Ratusan orang lantas mengunggah cuitan dengan nada serupa, dilengkapi berbagi foto yang bercerita tentang kesukseskan, berusaha memberi pesan kepada para guru yang dulu pernah memaki atau meremehkan mereka: bahwa selama ini para guru itu salah.
Benarkah para guru itu salah menilai murid-muridnya? Benarkah perlakuan atau kata-kata buruk mereka di masa lalu adalah luka yang layak dijadikan dendam sehingga berhak dibalaskan? Di hari guru ini, izinkan saya memberi sudut pandang lainnya.
Guru Juga Manusia
Guru adalah manusia dengan segala keterbatasannya. Interaksinya sebagai manusia dengan murid-muridnya tentu memiliki kompleksitas tersendiri. Apalagi jika ia harus berhadapan dengan puluhan, ratusan, atau bahkan ribuan orang setiap hari. Kadang ia kelelahan, kadang ia berjuang dengan berbagai masalah pribadinya, kadang ia tak bisa mengendalikan emosi, tetapi bagaimanapun ia seorang guru.
Di tengah segala hal manusiawi yang harus ia hadapi, seorang guru di hadapan murid-mudridnya selalu diharapkan menjadi sosok yang sempurna. Atau sekurang-kurangnya bisa menjadi panutan. Padahal setiap murid memiliki ekspektasi yang berbeda-beda tentang apa definisi guru yang baik di mata mereka.
Ada guru yang disukai karena sering mendiskon waktu pelajaran, ada guru yang dikagumi karena kerap berbagi cerita atau bahkan melucu di dalam kelas, ada guru yang diidolakan karena tak pernah sulit memberi soal ujian, ada guru yang selalu tersenyum dan menyapa. Guru-guru semacam ini biasanya menjadi ‘pahlawan’ bagi murid-muridnya. Tanpa mereka tahu sebenarnya para guru ini juga memendam kegelisahannya masing-masing.

****************

## Kegiatan 1
Kutip dari tulisan tentang guru bagian mulai "Guru Juga Manusia" sampai "di mata mereka." tanpa mengubah apa pun.
## Kegiatan 2
Teruskan tulisan tentang guru itu dari titik akhirnya.
Materi ini diambil dari sumber yang berbeda.

## Data Tersaji

****************

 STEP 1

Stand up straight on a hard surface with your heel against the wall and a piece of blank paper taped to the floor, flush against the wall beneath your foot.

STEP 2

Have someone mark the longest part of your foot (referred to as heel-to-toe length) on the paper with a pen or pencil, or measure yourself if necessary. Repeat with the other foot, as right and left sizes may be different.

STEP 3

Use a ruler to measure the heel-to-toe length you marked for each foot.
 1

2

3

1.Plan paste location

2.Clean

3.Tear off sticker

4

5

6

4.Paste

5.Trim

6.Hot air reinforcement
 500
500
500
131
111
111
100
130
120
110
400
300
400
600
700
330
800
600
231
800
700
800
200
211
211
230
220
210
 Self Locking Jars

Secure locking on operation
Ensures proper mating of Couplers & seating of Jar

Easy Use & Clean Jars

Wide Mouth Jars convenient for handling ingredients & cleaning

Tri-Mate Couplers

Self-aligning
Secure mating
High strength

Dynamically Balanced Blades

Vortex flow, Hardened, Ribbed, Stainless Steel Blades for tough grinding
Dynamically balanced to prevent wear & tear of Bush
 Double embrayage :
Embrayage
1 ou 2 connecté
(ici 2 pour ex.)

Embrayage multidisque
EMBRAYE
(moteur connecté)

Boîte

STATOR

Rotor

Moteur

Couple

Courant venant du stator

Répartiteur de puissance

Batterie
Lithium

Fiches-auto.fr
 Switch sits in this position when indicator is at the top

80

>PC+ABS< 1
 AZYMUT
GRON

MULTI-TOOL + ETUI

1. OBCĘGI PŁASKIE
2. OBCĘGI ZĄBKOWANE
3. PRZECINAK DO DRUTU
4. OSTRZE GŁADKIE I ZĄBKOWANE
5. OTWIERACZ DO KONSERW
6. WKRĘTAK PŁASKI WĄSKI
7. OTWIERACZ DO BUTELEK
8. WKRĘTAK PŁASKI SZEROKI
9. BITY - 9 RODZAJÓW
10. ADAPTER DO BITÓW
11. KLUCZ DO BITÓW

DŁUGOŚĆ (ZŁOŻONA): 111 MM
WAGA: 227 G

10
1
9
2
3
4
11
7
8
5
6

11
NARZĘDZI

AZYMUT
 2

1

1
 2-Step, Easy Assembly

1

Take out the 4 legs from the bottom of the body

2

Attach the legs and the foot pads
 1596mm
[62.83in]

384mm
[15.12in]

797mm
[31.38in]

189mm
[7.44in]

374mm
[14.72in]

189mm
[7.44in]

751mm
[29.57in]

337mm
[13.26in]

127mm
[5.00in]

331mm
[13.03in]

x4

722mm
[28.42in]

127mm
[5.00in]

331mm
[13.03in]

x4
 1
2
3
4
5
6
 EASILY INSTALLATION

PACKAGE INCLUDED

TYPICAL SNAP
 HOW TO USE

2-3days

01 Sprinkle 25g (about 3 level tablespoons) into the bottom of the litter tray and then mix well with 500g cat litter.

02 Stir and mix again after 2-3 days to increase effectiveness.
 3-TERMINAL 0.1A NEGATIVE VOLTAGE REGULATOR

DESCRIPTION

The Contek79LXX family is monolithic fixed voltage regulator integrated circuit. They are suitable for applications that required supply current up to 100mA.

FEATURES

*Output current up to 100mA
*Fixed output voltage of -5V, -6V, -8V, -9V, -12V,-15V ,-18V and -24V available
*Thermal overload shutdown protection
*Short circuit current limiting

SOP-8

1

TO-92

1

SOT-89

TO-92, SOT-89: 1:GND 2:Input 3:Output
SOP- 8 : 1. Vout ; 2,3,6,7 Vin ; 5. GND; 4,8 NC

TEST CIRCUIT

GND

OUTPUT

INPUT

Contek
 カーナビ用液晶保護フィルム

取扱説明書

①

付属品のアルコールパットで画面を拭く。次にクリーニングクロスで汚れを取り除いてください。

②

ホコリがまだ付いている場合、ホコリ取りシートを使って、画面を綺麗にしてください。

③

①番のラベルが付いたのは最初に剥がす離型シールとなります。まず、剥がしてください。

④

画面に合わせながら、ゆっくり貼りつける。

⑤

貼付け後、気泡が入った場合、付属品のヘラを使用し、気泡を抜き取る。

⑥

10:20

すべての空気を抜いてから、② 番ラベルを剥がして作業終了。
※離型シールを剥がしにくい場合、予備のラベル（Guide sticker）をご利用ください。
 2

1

****************

## Jawaban 1
Guru Juga Manusia
Guru adalah manusia dengan segala keterbatasannya. Interaksinya sebagai manusia dengan murid-muridnya tentu memiliki kompleksitas tersendiri. Apalagi jika ia harus berhadapan dengan puluhan, ratusan, atau bahkan ribuan orang setiap hari. Kadang ia kelelahan, kadang ia berjuang dengan berbagai masalah pribadinya, kadang ia tak bisa mengendalikan emosi, tetapi bagaimanapun ia seorang guru.
Di tengah segala hal manusiawi yang harus ia hadapi, seorang guru di hadapan murid-mudridnya selalu diharapkan menjadi sosok yang sempurna. Atau sekurang-kurangnya bisa menjadi panutan. Padahal setiap murid memiliki ekspektasi yang berbeda-beda tentang apa definisi guru yang baik di mata mereka.

## Jawaban 2
Kemudian ada guru-guru lainnya, yang ‘killer’ dan tidak favorit. Guru BK yang terkenal tukang marah, guru sejarah yang doyan menghukum, guru yang pelit memberi kisi-kisi soal ujian, guru yang selalu tepat waktu dan tak pernah memberi kelonggaran, guru yang nggak asik karena nggak bisa nongkrong bareng murid-muridnya. Apakah para guru ini memang seburuk itu? Bukankah mereka berusaha menjalankan tugasnya demi kebaikan murid-muridnya?
Ada sebuah ungkapan menarik tentang film-film superhero. Konon, anak kecil memang akan menyukai para pahlawan super yang baik hati. Tetapi orang dewasa akan mengerti mengapa para penjahat ingin menjaga keseimbangan dunia. Semakin kita bertambah dewasa, kita akan memahami bahwa segala hal tak bisa hanya kita nilai dari apa yang kita lihat di permukaannya saja.
Saya kira tidak ada guru yang menginginkan muridnya gagal. Bahkan guru yang pernah memaki hingga meremehkan murid-muridnya, sebenarnya hanya ingin mengeluarkan potensi terbaik yang dimiliki murid tersebut. Meski dengan cara yang kadang sulit diterima. Dengan konsekuensi untuk menjadi tidak disukai.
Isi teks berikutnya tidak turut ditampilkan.